## Selected text

☆ ☆ ☆

# Laying linoleum over tile



## NaeGan (Sep 8, 2009)

I'm in a situation where I have to lay linoleum over some old tile. There was rubber back carpet glued to it. I have all of the old carpet scraped off and washed the floor. The tile seems to be well in tact except for one piece next to a wall under the stove. I usually wouldn't lay over the tile, but I either do or don't get to do it. Somebody is going to. Is there a certain kind of underlayment I can put down to help avoid the seams and the hard glue from showing the new flooring.


----------



## opiethetileman (Apr 7, 2005)

me few cents. is this not a good idea. the grout joints are going to show thru linoleum and get worse as time goes by. The glue will not stick to the surface of tile tile as well.. To me very very bad idea


----------



## rusty baker (Jun 14, 2008)

Ceramic tile or VAT or VCT? Are you installing linoleum or vinyl? It does make a difference. I have installed tons of vinyl over VAT and VCT with no problem.


----------



## NaeGan (Sep 8, 2009)

My apologies for being so vague. The homeowners dropped of the flooring today and it would be vinyl over VAT. The tile is pretty tight and seems to be well attached.


----------



## PrecisionFloors (Jan 24, 2006)

Skim it with a cement based patch with a latex additive and install to manufacturer's specs.


----------



## Red Adobe (Jul 26, 2008)

☆ ☆ ☆

## Dataset section
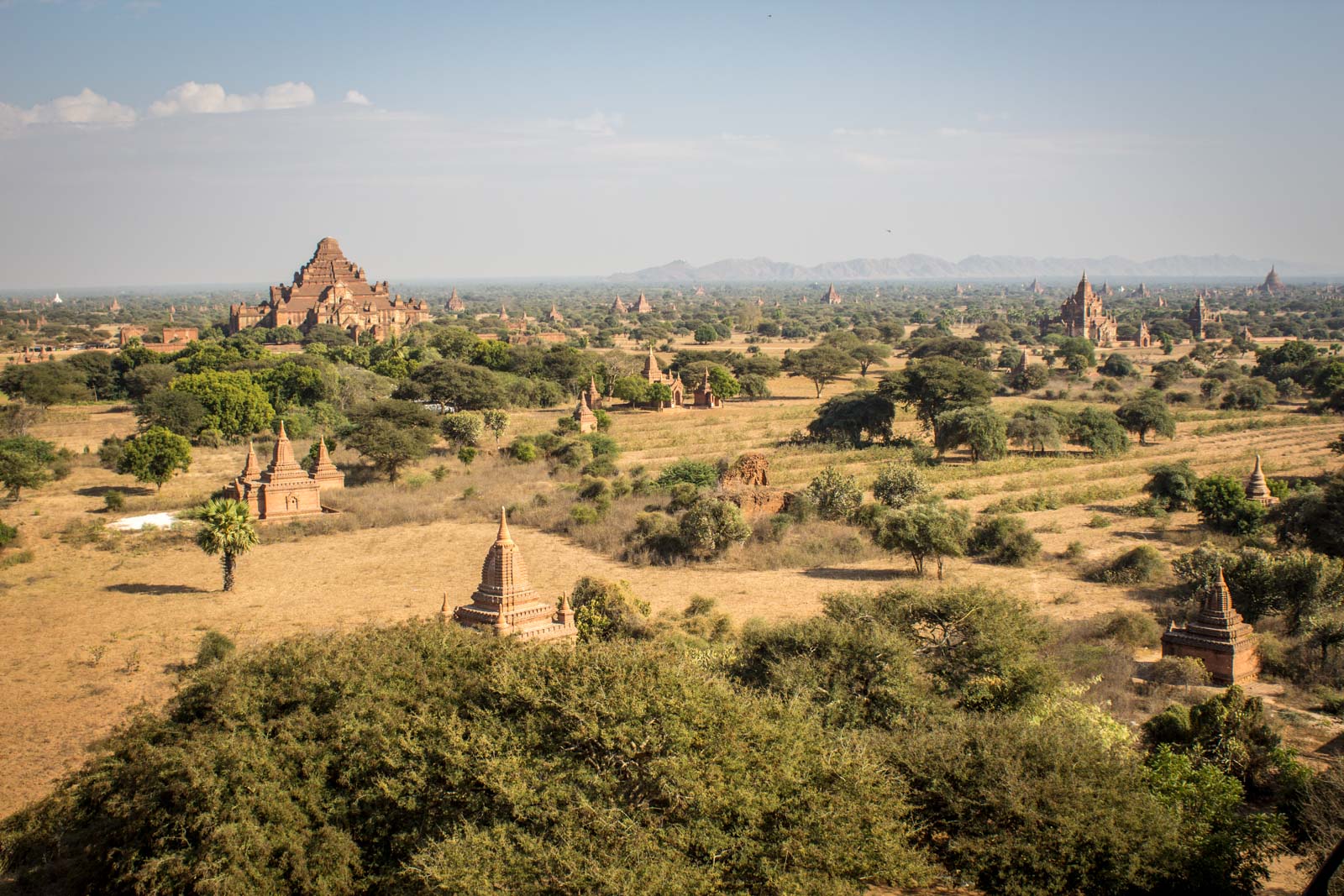 Temples of Bagan, Myanmar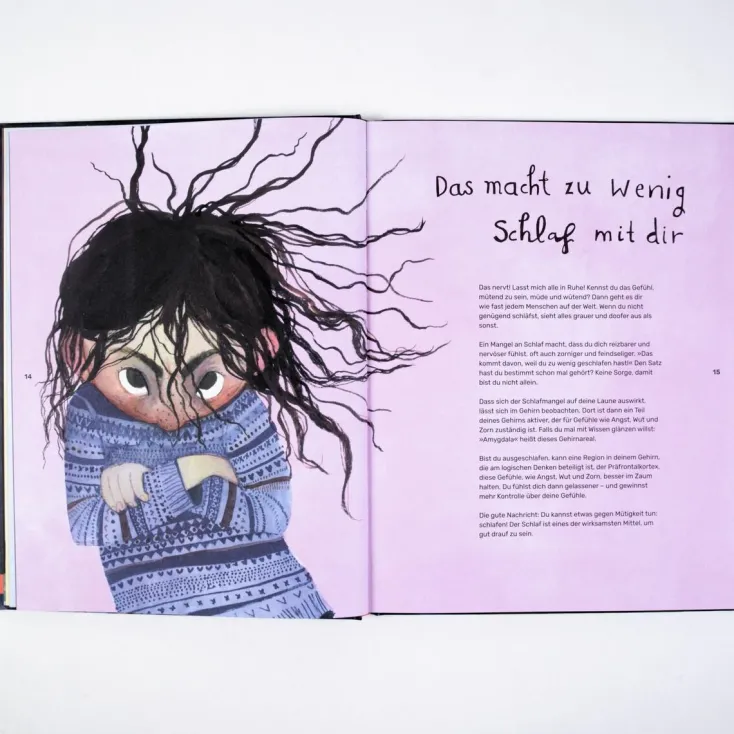 Kinder ZEIT Buchhandlung Kinderbücher Ab 6 Jahre<Böhnke, Andrea: Wenn wir schlafen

☆ ☆ ☆

## Actions to take
A) Repeat the part of the linoleum-over-tile thread between "# Laying linoleum" and "(Apr 7, 2005)", inclusive, without changing a word.
B) Answer the following from the linoleum-over-tile thread, marking each answer to match.
(i) What had been glued to the old tile?
(ii) What flooring is going over which kind of tile, according to the later post from NaeGan?
(iii) What additive should the cement-based patch contain?

## Numbered answers
A)
# Laying linoleum over tile



## NaeGan (Sep 8, 2009)

I'm in a situation where I have to lay linoleum over some old tile. There was rubber back carpet glued to it. I have all of the old carpet scraped off and washed the floor. The tile seems to be well in tact except for one piece next to a wall under the stove. I usually wouldn't lay over the tile, but I either do or don't get to do it. Somebody is going to. Is there a certain kind of underlayment I can put down to help avoid the seams and the hard glue from showing the new flooring.


----------



## opiethetileman (Apr 7, 2005)

B)
(i) Rubber back carpet.
(ii) Vinyl over VAT.
(iii) A latex additive.